··· TEXT PROVIDED ···
The cost of solar panels continues to plummet, but as concerns with panel quality begin to surface, more consumers are seeking efficiency and reliability over low panel prices. As panel prices have dropped about 80 percent over the past six years, the solar panel manufacturing industry is in the midst of a “fight for survival” with operating margins in the red, says Conrad Burke of DuPont Photovoltaic Solutions.
These financial losses, combined with industry consolidation and plunging panel prices have caused some manufacturers — primarily those in China — to cut corners in order to maintain their market position as low-cost defenders. Solar modules created with low-grade materials can taint the entire industry, as systems fail years earlier than expected and premature corrosion puts roofs at risk of catching on fire. “The solar industry cannot afford quality issues that erode consumer and investor confidence that the industry has carefully built through years of scientific advancements in this vital source of renewable energy,” Burke says.
But an isolated incident every so often won't threaten the rapidly-growing solar industry’s longevity. Jenya Meydbray, CEO of the solar technical due diligence firm PV Evolution Labs, puts it into perspective: “Solar technology is mature and proven,” he says. “Every company and industry experiences quality problems … We’ve seen numerous car recalls, and most recently, compromised bolts on the San Francisco Bay Area’s new Bay Bridge. Should we stop building cars and bridges?”
Like vehicle testing labs were created to perform crash tests and safety checks, solar due diligence firms have emerged “to support the growing need for mitigating technical risk,” Meydbray says. While the solar panel quality control firm SolarBuyer reported defect rates of 5.5 to 22 percent in an audit of 50 Chinese manufacturers, PV Evolution Labs has conducted rigorous reliability testing on hundreds of solar panels, with a majority of those performing considerably well, Meydbray reveals.
As the solar industry grows and the consumer demand shifts from lower-cost to higher-quality solar panels, the manufacturers who produce inferior products will be weeded out by market dynamics. And all eyes are on China. By 2015, GTM Research predicts that 180 solar panel producers will be out of business — 30 percent of which are China-based. It’s already happening, as the Chinese panel maker Suntech Power went bankrupt earlier this year.
On the other end of the spectrum, the San Jose, Calif.-based panel manufacturer SunPower anticipates sales of around $2.6 billion this year. This would be the company's first profit since 2010 and an increase from $2.42 billion in 2012. SunPower focuses on selling efficient solar panels that allow consumers to produce energy at a lower price, reveals CEO Tom Werner.
··· DATA PROVIDED ···
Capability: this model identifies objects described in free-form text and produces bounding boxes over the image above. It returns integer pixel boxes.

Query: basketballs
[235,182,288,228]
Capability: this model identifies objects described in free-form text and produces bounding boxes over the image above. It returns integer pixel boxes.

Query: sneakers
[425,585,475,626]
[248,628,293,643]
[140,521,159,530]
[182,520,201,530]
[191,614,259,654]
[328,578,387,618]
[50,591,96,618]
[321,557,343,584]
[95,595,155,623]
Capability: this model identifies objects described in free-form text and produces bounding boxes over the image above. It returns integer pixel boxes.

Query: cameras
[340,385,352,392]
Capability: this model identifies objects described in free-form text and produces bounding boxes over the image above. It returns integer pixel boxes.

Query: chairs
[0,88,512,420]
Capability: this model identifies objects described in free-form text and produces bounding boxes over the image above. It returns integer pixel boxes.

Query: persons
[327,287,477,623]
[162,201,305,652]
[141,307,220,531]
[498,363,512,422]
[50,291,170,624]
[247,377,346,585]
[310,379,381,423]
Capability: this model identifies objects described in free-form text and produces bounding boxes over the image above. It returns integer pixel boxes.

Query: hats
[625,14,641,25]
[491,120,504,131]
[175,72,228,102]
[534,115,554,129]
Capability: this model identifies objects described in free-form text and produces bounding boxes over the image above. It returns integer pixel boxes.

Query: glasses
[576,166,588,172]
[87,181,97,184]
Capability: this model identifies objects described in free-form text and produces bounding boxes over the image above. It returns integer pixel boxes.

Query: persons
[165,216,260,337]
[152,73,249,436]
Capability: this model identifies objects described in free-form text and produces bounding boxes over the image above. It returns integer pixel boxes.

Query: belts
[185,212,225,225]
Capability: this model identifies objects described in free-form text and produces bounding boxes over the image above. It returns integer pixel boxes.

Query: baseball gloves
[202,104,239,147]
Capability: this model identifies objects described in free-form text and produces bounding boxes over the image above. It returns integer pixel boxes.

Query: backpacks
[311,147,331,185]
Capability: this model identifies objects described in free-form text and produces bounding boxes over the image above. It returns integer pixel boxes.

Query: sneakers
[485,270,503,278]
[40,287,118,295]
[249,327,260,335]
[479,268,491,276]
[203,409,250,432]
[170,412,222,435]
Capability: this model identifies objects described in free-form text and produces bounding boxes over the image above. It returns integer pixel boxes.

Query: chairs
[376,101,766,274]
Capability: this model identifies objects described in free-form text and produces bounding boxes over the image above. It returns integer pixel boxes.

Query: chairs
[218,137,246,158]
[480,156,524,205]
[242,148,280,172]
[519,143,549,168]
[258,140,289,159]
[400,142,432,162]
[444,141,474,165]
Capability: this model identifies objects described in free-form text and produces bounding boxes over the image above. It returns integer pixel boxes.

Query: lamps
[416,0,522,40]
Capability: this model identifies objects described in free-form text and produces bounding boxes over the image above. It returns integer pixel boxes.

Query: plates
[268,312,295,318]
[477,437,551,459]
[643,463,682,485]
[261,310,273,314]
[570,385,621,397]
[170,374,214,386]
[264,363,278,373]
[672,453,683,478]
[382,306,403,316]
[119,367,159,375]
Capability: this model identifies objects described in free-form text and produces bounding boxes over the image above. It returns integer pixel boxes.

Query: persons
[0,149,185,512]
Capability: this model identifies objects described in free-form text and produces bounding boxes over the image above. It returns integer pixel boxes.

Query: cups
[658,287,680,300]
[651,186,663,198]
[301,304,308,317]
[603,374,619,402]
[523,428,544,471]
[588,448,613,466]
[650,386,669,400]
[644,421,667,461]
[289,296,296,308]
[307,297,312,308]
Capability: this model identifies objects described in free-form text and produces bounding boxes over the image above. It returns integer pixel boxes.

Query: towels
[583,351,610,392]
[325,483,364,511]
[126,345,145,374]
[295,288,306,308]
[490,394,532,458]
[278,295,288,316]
···
··· DATA PROVIDED ···
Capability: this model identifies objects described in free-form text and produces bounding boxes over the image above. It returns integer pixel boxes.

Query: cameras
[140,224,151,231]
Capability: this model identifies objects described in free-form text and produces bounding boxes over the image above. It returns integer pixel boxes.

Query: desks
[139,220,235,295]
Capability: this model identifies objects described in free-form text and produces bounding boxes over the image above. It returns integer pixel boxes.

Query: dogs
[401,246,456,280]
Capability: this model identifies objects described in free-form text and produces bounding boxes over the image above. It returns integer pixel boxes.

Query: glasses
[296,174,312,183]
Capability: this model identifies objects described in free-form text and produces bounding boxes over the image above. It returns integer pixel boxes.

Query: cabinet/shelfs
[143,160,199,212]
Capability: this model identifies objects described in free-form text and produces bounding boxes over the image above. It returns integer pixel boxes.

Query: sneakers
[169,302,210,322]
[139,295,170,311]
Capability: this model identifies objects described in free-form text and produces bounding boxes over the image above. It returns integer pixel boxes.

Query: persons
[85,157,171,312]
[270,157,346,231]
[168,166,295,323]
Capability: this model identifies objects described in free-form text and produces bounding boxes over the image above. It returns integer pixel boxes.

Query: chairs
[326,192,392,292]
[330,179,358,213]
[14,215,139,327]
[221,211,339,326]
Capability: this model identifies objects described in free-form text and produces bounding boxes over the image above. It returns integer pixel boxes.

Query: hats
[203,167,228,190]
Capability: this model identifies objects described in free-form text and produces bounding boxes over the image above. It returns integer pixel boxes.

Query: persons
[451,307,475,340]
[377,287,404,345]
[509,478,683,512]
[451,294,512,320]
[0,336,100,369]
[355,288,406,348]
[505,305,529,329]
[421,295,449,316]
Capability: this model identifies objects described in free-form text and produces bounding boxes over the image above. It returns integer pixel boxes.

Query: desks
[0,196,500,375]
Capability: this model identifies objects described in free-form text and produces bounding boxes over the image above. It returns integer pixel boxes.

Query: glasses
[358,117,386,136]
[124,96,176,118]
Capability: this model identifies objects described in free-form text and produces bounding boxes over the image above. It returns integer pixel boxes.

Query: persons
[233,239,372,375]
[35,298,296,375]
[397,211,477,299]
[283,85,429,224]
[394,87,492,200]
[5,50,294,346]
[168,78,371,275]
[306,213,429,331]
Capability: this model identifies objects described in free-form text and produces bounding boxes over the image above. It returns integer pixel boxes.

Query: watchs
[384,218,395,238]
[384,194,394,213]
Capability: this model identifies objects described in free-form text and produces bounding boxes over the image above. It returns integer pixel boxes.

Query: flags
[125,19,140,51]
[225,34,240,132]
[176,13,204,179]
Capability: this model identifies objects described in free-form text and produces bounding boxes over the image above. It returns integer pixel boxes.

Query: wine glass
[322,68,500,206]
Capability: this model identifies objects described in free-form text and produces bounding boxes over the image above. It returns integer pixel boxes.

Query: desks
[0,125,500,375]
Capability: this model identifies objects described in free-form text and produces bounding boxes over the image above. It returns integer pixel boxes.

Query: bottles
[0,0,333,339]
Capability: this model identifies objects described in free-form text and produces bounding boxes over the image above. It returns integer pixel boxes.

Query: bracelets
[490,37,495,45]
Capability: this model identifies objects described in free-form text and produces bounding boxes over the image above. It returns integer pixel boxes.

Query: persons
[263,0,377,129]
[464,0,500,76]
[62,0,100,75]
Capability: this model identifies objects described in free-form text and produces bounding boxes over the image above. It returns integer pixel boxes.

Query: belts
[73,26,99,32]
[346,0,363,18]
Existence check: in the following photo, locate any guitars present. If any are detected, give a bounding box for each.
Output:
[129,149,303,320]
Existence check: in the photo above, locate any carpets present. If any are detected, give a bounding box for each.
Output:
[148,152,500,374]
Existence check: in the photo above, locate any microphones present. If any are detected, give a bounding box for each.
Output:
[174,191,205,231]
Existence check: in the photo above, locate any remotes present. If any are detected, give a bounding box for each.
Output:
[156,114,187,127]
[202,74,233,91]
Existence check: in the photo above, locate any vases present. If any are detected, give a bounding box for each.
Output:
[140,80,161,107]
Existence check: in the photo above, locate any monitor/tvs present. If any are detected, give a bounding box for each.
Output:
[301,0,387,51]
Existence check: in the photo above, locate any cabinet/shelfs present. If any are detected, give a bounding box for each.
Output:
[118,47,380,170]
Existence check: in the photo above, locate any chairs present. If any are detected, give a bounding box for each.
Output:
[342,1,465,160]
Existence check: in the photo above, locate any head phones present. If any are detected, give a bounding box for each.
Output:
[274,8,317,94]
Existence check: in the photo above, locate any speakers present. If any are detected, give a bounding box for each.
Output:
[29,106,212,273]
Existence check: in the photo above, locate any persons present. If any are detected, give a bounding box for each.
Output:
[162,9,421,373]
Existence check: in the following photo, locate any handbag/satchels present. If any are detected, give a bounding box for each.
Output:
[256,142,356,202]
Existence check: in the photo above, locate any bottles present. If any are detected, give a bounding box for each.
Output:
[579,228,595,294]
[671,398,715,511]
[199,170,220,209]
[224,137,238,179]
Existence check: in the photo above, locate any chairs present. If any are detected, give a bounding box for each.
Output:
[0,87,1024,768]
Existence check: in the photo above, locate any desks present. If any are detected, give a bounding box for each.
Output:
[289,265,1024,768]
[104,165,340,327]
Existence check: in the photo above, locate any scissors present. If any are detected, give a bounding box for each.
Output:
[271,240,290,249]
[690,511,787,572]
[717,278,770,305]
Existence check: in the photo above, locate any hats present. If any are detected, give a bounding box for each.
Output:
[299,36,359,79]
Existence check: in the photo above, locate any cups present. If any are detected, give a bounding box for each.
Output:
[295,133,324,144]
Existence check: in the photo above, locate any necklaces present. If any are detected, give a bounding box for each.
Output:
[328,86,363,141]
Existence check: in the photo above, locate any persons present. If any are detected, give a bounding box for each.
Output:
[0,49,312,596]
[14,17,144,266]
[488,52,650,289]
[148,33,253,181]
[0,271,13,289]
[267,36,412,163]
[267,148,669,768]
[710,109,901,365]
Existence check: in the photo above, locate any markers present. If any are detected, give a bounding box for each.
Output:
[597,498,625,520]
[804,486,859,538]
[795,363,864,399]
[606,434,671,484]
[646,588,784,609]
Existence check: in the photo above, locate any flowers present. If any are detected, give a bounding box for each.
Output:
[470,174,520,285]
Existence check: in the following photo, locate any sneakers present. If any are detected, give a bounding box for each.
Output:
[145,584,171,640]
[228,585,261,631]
···
* _EXERCISES_
1: In the article on solar panel quality, how many solar panel producers does GTM Research predict will be out of business by 2015?
2: Retype the part of the article on solar panel quality from "Like vehicle testing" to "well, Meydbray reveals.".
The records have no connection to the article on solar panel quality.

* _SOLUTIONS BELOW_
1: 180

2:
Like vehicle testing labs were created to perform crash tests and safety checks, solar due diligence firms have emerged “to support the growing need for mitigating technical risk,” Meydbray says. While the solar panel quality control firm SolarBuyer reported defect rates of 5.5 to 22 percent in an audit of 50 Chinese manufacturers, PV Evolution Labs has conducted rigorous reliability testing on hundreds of solar panels, with a majority of those performing considerably well, Meydbray reveals.